▶ DOCUMENT SEGMENT
★ ★ ★ ★ ★ ★ ★
Ah, what a trifle is a heart, If once into love's hands it come
When it comes to the nervous system, there are voluntary and involuntary parts. We can reach out and grab something, or decide to walk from here to there, but we don’t have voluntary control over our digestion, goose bumps, how fast the heart beats, or our blood pressure. That involuntary (or autonomic) nervous system is also divided into two parts, the sympathetic (fight or flight) and parasympathetic (rest and digest).
Though this is simplified somewhat, a core issue with people suffering from clinical anxiety and depression is that their fight or flight nervous system is tuned way high and the parasympathetic capability shrinks down and doesn’t stage a robust recovery after what would be an ordinary stressor. A lot of the physical symptoms of anxiety from racing heart to stomach upset to sweating to muscle tension can be traced back to this fight or flight overload. This is why beta blocker meds like propranolol, which block the effects of the sympathetic nervous system, can reduce the physical symptoms of anxiety.
How can you tell if your sympathetic nervous system is in chronic overload? Besides the anxiety, constantly grinding your teeth, insomnia, and stressed out feelings? There’s actually a very simple way to track it, though it has usually been used in athletes trying to track if they are overtraining, it’s your heart rate variability.
Heart rate variability is a convenient and direct measure of the difference between your parasympathetic (rest and digest) and sympathetic (fight or flight) tone, and not surprisingly it is lower in people with anxiety, depression, or lots of anger and hostility. Bear with me for a little more physiology explaining.
★ ★ ★ ★ ★ ★ ★
▶ PROVIDED RECORDS
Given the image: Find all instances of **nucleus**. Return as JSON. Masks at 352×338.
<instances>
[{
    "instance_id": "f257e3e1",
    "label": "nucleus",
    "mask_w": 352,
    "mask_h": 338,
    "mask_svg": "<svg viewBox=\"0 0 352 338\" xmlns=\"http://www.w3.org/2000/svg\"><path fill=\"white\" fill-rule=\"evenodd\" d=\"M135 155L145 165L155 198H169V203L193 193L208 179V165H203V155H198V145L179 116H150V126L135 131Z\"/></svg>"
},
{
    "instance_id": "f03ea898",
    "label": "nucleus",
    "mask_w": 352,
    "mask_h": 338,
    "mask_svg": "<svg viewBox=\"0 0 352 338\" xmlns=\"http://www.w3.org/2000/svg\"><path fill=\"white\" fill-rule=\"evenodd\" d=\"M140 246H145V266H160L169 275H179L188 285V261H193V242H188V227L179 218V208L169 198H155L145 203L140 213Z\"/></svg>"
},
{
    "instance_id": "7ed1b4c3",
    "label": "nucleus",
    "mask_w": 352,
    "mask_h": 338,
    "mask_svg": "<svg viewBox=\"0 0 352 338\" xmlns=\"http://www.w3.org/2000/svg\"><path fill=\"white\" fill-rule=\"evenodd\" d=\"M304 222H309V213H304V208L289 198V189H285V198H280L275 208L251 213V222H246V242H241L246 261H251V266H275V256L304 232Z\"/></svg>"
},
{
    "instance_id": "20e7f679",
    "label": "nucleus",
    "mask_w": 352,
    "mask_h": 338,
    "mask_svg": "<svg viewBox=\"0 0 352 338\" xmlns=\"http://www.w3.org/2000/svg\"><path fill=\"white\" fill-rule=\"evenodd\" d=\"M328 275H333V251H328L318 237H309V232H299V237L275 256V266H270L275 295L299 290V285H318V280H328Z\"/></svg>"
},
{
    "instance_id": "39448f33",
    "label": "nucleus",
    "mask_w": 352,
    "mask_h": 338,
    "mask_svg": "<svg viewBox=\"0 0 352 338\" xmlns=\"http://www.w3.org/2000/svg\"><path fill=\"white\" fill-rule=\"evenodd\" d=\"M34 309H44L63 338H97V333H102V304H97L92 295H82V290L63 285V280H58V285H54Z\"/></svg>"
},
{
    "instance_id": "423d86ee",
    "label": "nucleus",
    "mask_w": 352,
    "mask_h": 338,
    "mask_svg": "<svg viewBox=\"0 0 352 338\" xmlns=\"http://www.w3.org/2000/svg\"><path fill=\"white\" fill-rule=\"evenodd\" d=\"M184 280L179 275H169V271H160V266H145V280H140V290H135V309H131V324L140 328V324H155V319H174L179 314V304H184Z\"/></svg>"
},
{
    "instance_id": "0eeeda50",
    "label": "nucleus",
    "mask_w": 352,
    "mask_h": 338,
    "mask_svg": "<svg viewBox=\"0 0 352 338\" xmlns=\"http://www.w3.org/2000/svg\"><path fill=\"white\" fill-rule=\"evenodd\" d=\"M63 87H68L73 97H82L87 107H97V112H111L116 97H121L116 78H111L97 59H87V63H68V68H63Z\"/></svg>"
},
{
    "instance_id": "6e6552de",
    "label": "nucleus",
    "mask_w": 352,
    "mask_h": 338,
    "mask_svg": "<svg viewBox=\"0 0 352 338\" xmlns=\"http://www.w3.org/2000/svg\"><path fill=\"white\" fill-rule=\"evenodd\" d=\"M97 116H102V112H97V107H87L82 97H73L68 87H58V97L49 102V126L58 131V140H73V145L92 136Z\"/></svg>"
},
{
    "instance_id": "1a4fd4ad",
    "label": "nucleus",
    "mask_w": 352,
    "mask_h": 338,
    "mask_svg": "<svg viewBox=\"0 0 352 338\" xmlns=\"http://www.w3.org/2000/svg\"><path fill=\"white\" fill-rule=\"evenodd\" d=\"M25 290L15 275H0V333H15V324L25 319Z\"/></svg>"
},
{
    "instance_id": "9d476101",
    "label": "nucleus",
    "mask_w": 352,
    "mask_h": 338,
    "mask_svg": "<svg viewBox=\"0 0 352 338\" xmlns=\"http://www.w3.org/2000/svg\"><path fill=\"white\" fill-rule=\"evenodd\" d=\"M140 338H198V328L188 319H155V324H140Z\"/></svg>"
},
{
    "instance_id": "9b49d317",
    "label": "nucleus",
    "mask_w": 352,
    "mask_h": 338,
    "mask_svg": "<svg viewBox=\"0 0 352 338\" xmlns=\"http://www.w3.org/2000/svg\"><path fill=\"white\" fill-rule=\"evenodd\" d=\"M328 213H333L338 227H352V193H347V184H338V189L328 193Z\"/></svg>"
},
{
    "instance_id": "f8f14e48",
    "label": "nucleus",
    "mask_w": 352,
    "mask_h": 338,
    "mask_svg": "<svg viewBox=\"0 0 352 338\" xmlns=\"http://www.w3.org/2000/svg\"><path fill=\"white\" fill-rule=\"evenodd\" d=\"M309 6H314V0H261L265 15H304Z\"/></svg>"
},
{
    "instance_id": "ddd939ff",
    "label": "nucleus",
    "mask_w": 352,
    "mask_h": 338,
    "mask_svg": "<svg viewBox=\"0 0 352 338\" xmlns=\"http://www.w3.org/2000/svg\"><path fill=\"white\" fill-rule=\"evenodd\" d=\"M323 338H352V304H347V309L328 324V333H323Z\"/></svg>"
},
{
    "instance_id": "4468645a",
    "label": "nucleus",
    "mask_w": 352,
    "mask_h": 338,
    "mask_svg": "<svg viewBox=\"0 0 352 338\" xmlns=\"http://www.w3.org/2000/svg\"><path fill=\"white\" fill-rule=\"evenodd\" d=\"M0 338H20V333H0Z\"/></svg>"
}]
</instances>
★ ★ ★ ★ ★ ★ ★
▶ TASKS FOR THIS EXERCISE
1) From the passage on heart rate variability, please extract the part that opens with the words containing "Ah, what a trifle" and closes with "(rest and digest).".
2) Answer these from the passage on heart rate variability:
(a) What are the two parts of the involuntary nervous system?
(b) Which beta blocker medication does the passage name?
(c) Who has usually used heart rate variability to track overtraining?
3) Carry on the passage on heart rate variability from its final sentence.

▶ RESULTS OF THE TASKS
1)
Ah, what a trifle is a heart, If once into love's hands it come
When it comes to the nervous system, there are voluntary and involuntary parts. We can reach out and grab something, or decide to walk from here to there, but we don’t have voluntary control over our digestion, goose bumps, how fast the heart beats, or our blood pressure. That involuntary (or autonomic) nervous system is also divided into two parts, the sympathetic (fight or flight) and parasympathetic (rest and digest).

2)
(a) The sympathetic (fight or flight) and the parasympathetic (rest and digest).
(b) Propranolol.
(c) Athletes.

3)
Heart rate is set by some little electrical nodes in your heart, but also controlled from the brain via your vagus nerve, which unlike most of the nerves that control your body below the neck does not come from the spinal cord, but rather runs down from the brain alongside your carotid arteries into the chest and down to the gut. The vagus nerve has parasympathetic fibers running along the outside and sympathetic fibers on the inside. When you breathe in, you raise the pressure in your chest cavity and squish the vagus nerve with your lungs, which temporarily shuts down parasympathetic tone. When you breathe out, you release the squish and parasympathetics run unimpeded. This means that your heart rate is a little higher when you breathe in and a little lower when you breathe out. If your sympathetic tone is much stronger than your parasympathetics, your heart rate variability isn’t much. If you are super chill and well rested your parasympathetic tone is loud and proud and will slow your heart rate more when you breathe out compared to when you are breathing in.
Yes, depression and chronic stress can literally lead to a broken heart (at least in this way), though it also leaves you at higher risk of cardiovascular disease and strokes and heart attacks in general.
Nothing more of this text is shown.